Inability to defend the vertical integration model
When the Coalition was elected in 2013, it set out to repeal Labor’s FOFA laws. However, the Government led by Mathias Cormann could not get the numbers in the Senate, and the ban on conflicted remuneration and best interest duty remained. Over the next few years, problems at Commonwealth Financial Planning and Storm Financial surfaced, and CBA started to incur massive reputational damage from its advice channels. Other banks exited parts of their wealth management businesses as the dreams of vertical integration started to fall apart.

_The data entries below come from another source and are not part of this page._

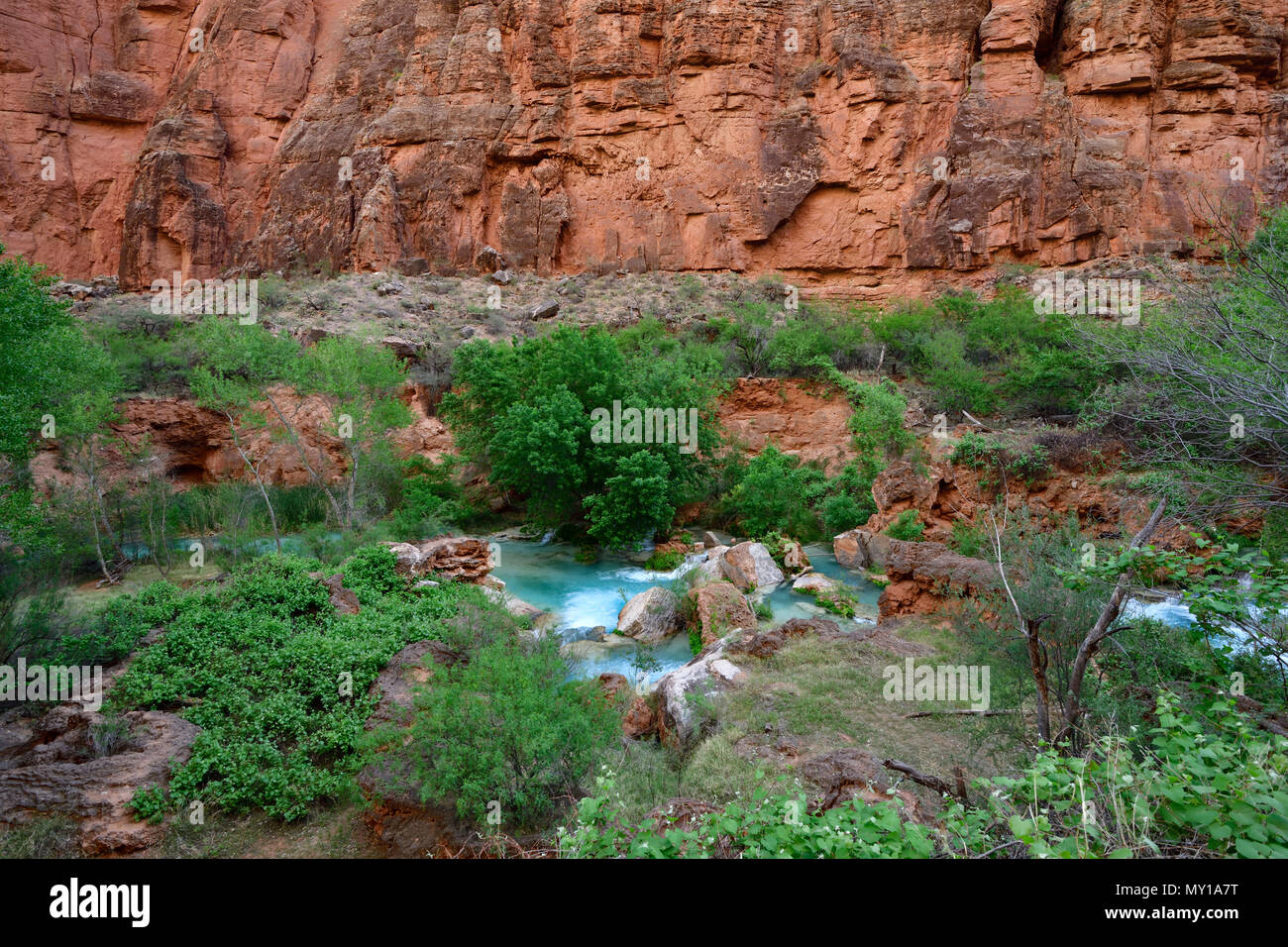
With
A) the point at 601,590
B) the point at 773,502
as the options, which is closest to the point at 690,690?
the point at 601,590

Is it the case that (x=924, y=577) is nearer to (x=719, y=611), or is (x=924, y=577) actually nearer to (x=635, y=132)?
(x=719, y=611)

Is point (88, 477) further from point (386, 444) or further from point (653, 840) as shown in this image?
point (653, 840)

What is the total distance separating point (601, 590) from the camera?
15461 millimetres

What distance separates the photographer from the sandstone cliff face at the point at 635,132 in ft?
95.7

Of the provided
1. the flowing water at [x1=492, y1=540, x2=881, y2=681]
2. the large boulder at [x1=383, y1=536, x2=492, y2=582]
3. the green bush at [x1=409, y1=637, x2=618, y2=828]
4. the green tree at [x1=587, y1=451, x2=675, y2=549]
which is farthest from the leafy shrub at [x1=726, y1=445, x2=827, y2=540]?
the green bush at [x1=409, y1=637, x2=618, y2=828]

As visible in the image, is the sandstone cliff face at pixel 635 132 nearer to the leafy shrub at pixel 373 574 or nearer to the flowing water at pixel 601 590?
the flowing water at pixel 601 590

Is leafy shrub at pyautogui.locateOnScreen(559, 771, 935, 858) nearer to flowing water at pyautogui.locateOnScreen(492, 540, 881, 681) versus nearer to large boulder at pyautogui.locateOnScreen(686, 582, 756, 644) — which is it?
flowing water at pyautogui.locateOnScreen(492, 540, 881, 681)

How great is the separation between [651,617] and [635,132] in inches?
1127

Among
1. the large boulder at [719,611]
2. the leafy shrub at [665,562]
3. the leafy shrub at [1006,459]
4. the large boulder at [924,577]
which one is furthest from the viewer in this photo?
the leafy shrub at [665,562]

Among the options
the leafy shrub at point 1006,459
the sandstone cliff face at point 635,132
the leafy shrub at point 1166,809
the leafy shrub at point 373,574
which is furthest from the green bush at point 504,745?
the sandstone cliff face at point 635,132

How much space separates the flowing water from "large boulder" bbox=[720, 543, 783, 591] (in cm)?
35

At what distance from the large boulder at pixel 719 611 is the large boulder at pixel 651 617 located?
1.54ft

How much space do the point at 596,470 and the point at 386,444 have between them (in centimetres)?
584

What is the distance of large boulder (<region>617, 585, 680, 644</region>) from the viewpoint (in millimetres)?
12422
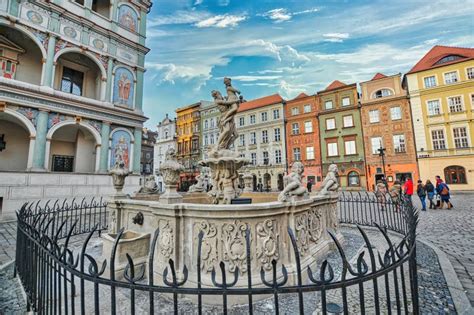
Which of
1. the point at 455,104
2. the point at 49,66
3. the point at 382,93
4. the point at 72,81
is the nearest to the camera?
the point at 49,66

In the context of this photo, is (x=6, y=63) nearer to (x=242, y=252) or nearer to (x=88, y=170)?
(x=88, y=170)

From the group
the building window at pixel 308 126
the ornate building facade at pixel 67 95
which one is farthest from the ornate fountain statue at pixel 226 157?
the building window at pixel 308 126

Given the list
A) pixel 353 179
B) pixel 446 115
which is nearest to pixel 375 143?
pixel 353 179

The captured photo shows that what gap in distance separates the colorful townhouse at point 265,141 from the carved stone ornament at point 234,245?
2637 cm

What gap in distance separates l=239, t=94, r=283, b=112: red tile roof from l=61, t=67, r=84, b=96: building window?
2255 cm

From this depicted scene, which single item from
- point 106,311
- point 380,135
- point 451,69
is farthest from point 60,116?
point 451,69

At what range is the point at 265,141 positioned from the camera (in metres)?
32.5

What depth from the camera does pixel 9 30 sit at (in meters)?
12.0

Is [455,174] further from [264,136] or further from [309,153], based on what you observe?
[264,136]

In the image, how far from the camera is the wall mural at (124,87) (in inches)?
606

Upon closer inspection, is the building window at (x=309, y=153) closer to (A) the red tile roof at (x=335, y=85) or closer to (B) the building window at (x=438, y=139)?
(A) the red tile roof at (x=335, y=85)

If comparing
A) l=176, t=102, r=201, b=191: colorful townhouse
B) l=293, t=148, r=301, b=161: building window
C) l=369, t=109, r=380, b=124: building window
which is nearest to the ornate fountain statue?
l=369, t=109, r=380, b=124: building window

Combined with other scandals in financial services, these events laid the foundations for the Royal Commission. The Commission has run day after day exposing the weaknesses of the vertical integration model, and not one bank executive has been able to defend it. ASIC’s Peter Kell argued the model is fundamentally conflicted, saying ASIC’s evidence was that most of the bank-owned advice businesses did not operate in the best interests of the customer. It is now widely expected that the Commission’s findings will lead to new regulations further compromising the profitability of the model that was once the future of banking and advice.
Graham Hand is Managing Editor of Cuffelinks.